I’m leaving my boys for a few days later this week to join in a series of conversations about healthy masculinity. The Healthy Masculinity Action Project envisions a world where “Every man can be strong without being violent. Every man can make the world a better place.” Rejecting violence is only a first step. The conversations I hope to have are about how we get beyond that to a kind of masculinity that is worth celebrating. How we embody it an authentic way, recognize it in each other, and make it accessible to everybody. I know what it is like to grow up with no visible image of the kind of man I wanted to be, so I know it is possible to make it up on your own. I don’t know yet how to make that vision real for my boys and all of our sons, but I am excited to be with other people trying to figure it out.

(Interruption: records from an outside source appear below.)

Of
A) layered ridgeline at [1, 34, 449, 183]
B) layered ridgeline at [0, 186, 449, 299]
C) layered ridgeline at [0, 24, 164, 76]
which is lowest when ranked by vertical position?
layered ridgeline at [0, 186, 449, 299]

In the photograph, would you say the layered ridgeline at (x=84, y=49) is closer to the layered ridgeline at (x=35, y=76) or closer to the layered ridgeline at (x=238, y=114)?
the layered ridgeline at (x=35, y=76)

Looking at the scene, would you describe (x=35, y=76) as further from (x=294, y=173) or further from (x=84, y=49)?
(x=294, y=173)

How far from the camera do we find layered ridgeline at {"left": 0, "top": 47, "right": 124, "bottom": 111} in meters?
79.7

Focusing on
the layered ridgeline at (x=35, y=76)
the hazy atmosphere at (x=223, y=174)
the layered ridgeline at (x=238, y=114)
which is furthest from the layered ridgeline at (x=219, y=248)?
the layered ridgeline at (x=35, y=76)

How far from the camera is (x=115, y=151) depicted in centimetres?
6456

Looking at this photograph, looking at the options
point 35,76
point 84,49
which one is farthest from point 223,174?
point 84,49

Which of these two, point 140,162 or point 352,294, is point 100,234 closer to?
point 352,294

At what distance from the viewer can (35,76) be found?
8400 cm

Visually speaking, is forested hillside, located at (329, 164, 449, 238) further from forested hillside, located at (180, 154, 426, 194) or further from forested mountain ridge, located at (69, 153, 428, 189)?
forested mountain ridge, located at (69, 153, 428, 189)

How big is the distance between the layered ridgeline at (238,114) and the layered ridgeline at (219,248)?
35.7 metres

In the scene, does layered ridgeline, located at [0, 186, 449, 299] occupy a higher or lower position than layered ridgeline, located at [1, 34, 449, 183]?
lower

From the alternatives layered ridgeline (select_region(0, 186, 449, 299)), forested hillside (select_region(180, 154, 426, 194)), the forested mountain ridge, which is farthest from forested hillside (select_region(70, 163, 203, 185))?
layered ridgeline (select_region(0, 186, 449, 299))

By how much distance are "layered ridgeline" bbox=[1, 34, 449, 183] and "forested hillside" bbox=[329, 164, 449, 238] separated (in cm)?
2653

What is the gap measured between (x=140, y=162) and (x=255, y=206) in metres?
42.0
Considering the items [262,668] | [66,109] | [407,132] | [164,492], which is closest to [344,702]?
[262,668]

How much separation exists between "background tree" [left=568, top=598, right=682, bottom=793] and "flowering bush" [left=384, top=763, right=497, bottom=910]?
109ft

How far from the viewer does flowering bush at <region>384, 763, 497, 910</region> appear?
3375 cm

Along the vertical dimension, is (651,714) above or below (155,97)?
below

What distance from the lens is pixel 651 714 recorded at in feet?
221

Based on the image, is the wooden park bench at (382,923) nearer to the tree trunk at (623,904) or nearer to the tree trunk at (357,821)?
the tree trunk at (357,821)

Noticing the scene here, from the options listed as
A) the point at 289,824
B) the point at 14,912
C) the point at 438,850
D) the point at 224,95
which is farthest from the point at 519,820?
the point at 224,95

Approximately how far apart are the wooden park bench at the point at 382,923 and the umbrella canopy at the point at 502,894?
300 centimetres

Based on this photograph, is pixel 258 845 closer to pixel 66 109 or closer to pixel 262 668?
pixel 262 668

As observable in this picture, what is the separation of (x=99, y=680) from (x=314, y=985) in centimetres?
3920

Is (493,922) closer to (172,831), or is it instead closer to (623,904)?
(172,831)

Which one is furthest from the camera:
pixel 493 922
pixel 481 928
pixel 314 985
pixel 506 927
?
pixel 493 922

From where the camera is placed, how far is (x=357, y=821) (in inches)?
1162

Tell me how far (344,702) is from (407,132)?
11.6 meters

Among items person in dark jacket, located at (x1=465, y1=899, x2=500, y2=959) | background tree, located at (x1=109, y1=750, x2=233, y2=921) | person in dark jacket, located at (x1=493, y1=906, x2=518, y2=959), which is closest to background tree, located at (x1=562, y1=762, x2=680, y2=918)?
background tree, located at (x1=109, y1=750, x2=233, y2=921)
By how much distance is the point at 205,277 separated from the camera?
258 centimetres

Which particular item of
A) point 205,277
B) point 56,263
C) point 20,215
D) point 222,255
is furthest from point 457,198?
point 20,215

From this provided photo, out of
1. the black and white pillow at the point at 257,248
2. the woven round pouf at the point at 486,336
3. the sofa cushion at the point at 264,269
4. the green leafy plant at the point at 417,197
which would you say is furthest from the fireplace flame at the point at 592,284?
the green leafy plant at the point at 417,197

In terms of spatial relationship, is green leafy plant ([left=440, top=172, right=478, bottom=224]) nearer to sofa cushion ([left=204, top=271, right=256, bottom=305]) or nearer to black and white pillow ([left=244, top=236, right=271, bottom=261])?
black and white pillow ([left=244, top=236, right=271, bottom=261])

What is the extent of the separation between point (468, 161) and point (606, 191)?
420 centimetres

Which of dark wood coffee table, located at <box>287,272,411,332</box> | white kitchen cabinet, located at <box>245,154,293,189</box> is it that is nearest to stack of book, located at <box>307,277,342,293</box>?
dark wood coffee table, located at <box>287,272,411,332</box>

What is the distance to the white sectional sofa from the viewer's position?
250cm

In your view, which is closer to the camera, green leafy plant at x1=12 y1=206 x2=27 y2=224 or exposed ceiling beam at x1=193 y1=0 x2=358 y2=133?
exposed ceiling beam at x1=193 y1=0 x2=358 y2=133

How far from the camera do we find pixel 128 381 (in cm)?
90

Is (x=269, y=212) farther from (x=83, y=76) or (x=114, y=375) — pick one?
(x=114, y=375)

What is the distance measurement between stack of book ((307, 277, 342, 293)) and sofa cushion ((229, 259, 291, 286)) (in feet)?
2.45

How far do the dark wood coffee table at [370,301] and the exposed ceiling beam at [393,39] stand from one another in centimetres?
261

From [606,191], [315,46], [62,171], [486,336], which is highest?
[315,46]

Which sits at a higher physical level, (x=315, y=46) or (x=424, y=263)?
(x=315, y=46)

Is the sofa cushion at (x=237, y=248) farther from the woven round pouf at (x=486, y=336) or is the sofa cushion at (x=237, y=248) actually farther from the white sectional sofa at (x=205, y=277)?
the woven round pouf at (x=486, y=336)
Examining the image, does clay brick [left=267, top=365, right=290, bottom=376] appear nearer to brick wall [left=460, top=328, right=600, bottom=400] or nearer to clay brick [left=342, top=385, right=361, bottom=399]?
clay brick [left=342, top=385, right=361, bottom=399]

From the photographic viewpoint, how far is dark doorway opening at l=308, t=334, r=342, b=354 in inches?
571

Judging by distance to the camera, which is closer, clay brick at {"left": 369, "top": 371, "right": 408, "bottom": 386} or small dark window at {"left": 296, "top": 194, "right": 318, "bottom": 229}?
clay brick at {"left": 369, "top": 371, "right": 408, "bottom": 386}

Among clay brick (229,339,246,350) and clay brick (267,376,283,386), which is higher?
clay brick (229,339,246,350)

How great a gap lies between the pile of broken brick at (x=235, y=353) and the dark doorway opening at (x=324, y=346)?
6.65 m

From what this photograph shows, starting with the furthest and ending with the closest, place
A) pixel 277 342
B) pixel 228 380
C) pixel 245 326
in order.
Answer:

I’m not much into sports (unless “So You Think You Can Dance?” counts), but this report caught my ear while stuck in traffic.
Sports commentator Art Thiel weighs in on Rick Welts, president of the Phoenix Suns, and his recent decision to reveal that he is gay. Welts is the first high-profile sports figure to do so. I was happy to hear Thiel call this out as a positive step toward expanding views about masculinity in the professional sports community.
As we’ve seen, everyone loses when we confuse cockiness, violence, and the rampant pursuit of sex (consensual or not) for athleticism and sportsmanship. But while it’s exciting to see this shift in the sports world, Thiel reminds us that the real change depends upon all of us.
He invites all sports fans to stand up for authentic sportsmanship. In the stands we can respond to hateful trash talk by following Thiel’s simple advice. Let folks know: “I don’t need to hear that. My kids don’t need to hear that.”